Author's Note: I don't know what to say. Yeah. Enjoy!
I dreamed of Natsumi. She was beautiful, and she was one of my best friends until last year. I dreamed of the night that she vanished, and that I couldn't get her back. It was a warm, sunny day in June. We were playing together near the Kaori River, named after the legendary guardian of our District, one who supposedly promoted peace and watched over the land. There was a large statue of Kaori where the river intersected with the center of the South Side. It was nice in the town square there. It was what I imagined the North Side to be like – no pain, no sadness. No tears to be found flowing down my cheeks.
We were sitting at a couple small picnic tables around the river, when Natsumi ran into the waves. She called, and I came after her. We played together for a while, until it happened. While we were in the middle of the river, a violent water spout emerged just several dozen yards from us. I grabbed Natsumi and tried to get to shore, but we were too slow. The water spout managed to suck up Natsumi, and off she went. The last thing I heard from her was my name. She was screaming for help.
I swam after her towards the water spout, but the waves the spout had generated were too powerful. They pushed me under, and the water slowly took over my senses, until everything went black.
When I awoke I found myself lying on the shore, my clothes torn and ragged. I was disoriented, confused and scared. I quickly ran along the side of the river until I came to the town square. My house wasn't too far from the square anyways. My parents had died a while ago, so Mr. Chuichi normally let me stay with him. After he died, I had to find a place of my own. It took me a couple years of living on the streets, but I eventually made enough money to get my own place. I was 9 when I first moved in. I let Natsumi stay with me as well. Her parents were dead too. A lot of us kids in Kasaihu were orphans.

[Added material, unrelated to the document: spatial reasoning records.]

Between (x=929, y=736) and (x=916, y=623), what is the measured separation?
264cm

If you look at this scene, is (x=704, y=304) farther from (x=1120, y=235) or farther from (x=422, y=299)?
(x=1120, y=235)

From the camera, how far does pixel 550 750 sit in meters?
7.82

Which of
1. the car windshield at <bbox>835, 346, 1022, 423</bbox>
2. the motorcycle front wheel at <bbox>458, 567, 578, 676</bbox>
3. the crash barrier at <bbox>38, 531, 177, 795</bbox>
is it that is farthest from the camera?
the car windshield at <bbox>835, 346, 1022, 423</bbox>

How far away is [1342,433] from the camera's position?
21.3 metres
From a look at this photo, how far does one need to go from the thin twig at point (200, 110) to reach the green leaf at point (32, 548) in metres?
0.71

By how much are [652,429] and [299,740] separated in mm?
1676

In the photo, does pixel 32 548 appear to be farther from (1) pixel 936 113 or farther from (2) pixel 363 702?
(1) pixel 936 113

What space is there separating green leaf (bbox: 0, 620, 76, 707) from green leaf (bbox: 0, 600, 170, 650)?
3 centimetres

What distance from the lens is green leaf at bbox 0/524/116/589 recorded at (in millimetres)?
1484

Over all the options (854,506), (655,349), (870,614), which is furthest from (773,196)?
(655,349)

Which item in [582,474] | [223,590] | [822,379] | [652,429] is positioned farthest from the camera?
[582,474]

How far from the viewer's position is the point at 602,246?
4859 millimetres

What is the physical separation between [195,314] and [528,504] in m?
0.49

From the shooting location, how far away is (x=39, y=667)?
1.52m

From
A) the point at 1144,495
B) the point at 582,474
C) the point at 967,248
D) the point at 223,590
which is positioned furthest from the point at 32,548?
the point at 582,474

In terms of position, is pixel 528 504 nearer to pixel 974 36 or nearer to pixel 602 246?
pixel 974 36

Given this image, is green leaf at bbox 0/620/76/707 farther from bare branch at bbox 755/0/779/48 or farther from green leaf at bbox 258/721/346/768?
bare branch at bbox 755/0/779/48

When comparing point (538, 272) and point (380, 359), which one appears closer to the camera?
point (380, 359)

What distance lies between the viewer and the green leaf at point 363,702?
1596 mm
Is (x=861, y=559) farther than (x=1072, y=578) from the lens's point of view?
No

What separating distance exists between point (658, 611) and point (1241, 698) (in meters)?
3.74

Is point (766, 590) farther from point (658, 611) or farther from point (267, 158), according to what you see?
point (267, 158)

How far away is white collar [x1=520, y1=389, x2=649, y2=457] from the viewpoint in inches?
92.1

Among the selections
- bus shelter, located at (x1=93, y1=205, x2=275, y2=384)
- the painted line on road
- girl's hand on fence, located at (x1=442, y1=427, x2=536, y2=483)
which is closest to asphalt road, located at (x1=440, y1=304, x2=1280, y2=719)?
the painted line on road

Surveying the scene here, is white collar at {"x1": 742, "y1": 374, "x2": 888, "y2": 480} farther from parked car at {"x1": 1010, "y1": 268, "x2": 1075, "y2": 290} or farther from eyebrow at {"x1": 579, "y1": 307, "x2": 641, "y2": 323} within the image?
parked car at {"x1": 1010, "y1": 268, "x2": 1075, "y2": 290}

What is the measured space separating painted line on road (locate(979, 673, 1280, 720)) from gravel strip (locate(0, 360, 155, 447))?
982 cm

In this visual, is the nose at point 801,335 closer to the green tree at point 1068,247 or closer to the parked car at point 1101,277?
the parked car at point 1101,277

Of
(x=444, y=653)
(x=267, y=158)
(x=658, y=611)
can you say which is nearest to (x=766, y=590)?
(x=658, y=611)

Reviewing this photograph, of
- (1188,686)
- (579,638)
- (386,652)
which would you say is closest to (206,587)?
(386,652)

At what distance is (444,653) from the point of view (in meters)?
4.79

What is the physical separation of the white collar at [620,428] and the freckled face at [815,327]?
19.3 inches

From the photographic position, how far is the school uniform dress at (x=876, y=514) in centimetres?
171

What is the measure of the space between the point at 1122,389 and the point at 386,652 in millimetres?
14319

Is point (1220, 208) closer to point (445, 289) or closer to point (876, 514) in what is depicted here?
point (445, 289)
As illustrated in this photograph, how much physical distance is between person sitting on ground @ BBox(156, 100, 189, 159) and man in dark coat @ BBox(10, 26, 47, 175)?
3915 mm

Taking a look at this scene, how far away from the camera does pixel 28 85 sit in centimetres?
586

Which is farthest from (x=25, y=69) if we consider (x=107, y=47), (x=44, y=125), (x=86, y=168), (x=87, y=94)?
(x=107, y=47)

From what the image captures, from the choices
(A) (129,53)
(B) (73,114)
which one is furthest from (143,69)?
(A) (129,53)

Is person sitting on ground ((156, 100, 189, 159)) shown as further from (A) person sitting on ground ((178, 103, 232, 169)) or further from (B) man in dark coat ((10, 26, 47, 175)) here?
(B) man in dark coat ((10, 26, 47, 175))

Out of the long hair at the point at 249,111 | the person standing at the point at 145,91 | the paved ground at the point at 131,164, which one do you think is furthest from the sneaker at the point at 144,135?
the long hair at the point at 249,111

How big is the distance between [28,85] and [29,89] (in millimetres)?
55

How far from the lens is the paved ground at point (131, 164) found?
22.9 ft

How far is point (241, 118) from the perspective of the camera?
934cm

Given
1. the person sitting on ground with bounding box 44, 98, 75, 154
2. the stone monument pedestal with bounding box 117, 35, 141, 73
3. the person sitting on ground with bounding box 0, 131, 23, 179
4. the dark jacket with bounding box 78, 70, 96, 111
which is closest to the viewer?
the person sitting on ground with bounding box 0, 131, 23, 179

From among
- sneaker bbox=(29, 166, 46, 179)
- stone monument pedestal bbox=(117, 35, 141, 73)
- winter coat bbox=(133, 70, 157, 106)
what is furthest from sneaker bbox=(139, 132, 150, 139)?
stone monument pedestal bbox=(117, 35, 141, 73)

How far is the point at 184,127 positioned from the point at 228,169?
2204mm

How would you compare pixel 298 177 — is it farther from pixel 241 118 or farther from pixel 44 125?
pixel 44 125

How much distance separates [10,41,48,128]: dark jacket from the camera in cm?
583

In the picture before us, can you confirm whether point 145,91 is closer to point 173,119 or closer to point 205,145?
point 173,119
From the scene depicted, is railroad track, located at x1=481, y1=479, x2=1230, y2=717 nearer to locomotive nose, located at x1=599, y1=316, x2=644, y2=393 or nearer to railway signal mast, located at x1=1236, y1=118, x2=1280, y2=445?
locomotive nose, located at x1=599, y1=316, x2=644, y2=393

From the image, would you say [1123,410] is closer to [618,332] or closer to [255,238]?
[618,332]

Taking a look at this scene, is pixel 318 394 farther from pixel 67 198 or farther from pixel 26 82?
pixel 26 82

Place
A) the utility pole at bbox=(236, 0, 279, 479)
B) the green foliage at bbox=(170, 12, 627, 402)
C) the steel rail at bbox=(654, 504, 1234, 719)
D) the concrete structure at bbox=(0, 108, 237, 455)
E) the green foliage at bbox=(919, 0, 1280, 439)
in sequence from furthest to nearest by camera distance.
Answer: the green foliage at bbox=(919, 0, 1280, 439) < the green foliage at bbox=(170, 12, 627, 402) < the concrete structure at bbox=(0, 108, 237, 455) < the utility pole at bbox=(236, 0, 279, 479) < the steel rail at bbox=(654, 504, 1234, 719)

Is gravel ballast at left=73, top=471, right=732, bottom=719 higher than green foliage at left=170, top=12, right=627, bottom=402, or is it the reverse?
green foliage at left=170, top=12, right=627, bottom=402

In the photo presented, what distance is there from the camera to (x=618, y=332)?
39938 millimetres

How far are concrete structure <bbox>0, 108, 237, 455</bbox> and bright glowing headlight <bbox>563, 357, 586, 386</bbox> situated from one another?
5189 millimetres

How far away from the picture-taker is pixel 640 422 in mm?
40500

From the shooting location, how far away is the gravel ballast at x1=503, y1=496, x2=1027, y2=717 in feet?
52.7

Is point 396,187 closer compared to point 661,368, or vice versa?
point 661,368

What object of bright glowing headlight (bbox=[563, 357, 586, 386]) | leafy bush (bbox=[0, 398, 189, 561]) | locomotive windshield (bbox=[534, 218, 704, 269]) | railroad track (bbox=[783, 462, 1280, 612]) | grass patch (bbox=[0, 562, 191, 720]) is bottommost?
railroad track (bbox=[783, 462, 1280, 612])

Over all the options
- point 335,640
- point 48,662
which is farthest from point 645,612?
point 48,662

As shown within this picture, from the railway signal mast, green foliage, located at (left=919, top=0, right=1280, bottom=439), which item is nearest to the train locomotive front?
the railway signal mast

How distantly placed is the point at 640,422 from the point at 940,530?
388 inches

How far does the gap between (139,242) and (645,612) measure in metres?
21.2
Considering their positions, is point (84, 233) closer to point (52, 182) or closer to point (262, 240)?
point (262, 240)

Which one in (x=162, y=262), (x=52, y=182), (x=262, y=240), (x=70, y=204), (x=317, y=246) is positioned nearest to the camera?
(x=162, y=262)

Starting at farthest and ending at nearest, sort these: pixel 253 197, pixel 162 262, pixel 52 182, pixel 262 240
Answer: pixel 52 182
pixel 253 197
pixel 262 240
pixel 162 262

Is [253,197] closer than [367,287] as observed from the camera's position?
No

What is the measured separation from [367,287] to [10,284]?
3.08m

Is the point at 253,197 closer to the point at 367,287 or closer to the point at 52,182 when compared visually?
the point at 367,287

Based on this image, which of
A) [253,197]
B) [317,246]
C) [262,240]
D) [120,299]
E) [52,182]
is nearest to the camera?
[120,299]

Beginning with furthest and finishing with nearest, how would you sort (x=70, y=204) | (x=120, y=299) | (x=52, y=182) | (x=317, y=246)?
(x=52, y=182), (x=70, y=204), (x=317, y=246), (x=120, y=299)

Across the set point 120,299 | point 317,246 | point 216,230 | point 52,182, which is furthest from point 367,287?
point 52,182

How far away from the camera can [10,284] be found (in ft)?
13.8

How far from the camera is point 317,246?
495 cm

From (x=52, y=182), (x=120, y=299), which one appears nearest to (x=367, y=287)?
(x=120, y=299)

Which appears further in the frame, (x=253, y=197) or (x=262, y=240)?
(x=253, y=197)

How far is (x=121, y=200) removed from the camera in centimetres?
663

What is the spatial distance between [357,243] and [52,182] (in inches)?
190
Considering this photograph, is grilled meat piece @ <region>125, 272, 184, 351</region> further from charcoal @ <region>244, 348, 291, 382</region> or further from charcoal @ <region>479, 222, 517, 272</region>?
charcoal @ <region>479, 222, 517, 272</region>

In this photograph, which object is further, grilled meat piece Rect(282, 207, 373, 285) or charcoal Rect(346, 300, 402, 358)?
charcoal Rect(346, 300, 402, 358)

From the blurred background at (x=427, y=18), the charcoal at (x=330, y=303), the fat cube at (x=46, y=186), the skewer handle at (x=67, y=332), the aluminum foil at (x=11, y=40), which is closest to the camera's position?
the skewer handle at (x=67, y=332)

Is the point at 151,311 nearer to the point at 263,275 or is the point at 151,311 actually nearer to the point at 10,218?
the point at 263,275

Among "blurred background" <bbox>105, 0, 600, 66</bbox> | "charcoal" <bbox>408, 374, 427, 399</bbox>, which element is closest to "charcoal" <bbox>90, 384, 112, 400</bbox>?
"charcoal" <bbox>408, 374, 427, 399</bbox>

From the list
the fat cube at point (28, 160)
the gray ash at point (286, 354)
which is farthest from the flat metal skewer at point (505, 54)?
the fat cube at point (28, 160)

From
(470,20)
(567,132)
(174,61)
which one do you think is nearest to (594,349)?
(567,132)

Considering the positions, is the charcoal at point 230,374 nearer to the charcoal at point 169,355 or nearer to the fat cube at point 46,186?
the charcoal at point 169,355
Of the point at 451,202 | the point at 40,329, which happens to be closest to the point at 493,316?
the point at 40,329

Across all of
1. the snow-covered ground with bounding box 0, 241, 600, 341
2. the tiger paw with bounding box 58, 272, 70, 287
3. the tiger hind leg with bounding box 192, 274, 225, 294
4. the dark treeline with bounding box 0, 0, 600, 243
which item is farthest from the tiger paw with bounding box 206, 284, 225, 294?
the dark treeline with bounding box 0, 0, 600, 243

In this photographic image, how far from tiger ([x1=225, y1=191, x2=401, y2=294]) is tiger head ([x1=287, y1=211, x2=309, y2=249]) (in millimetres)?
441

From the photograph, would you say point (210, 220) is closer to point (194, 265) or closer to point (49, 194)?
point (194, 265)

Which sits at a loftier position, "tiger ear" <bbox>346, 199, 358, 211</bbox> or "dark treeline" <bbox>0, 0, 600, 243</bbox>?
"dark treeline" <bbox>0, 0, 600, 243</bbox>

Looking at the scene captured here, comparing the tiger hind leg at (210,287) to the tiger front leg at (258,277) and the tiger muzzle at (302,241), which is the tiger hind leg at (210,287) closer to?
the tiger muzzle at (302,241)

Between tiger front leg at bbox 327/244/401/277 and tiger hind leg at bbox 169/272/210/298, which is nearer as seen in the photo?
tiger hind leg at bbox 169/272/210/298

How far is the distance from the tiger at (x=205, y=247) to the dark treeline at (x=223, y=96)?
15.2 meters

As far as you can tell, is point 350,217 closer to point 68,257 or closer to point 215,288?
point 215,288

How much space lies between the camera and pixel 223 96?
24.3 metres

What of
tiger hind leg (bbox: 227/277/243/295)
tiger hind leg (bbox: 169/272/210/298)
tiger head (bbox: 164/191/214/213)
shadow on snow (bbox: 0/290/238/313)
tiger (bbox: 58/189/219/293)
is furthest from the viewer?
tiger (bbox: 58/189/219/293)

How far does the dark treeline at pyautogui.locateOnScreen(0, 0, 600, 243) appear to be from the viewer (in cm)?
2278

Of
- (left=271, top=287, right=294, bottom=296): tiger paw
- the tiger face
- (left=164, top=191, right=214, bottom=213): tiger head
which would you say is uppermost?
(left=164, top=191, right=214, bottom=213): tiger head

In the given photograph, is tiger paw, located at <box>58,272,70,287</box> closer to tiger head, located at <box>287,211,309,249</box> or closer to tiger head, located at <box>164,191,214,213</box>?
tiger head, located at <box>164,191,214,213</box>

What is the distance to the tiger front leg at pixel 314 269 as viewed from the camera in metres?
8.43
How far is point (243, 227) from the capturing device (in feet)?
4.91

Mitsuwa technically still had his mom, but she disowned him when she divorced Mr. Chuichi. I heard she lived on the North Side now. No matter how bad of a person Mitsuwa said she was, I couldn't help but feel envious of her. She had made it to the North Side. She had succeeded in what we had failed to do so many times. I couldn't help but feel jealous.
When I made it to town square, I dashed up the stairs to my apartment. I found it deserted. I called for Natsumi, but there was no response. At last, it seemed to hit me hard. Natsumi was gone. I desperately searched Mitsuwa's apartment, just a couple floors from mine, but it was just as empty as mine. Mitsuwa had inherited it from his father after he died. He always wanted to move in with me, but he felt that it was his last gift to his father to keep his apartment in good shape. He kept his promise to his dad all these years, and the apartment still looks nearly exactly the same as it did back then. It was like a room free of the damaging effects of time.
It was a shame that Natsumi was still gone. I could feel tears running down the side of my cheek as I collapsed onto one of Mitsuwa's chairs. In the matter of a day, I had lost a whole part of my life. I had lost Natsumi. She was gone, gone far beyond my reach wherever the water spout had taken her. Perhaps she was already dead, long pushed under the waves and killed. I never thought about it. I liked to think that she was alright, still alive at the least, so that one day I could right my wrongs and save her.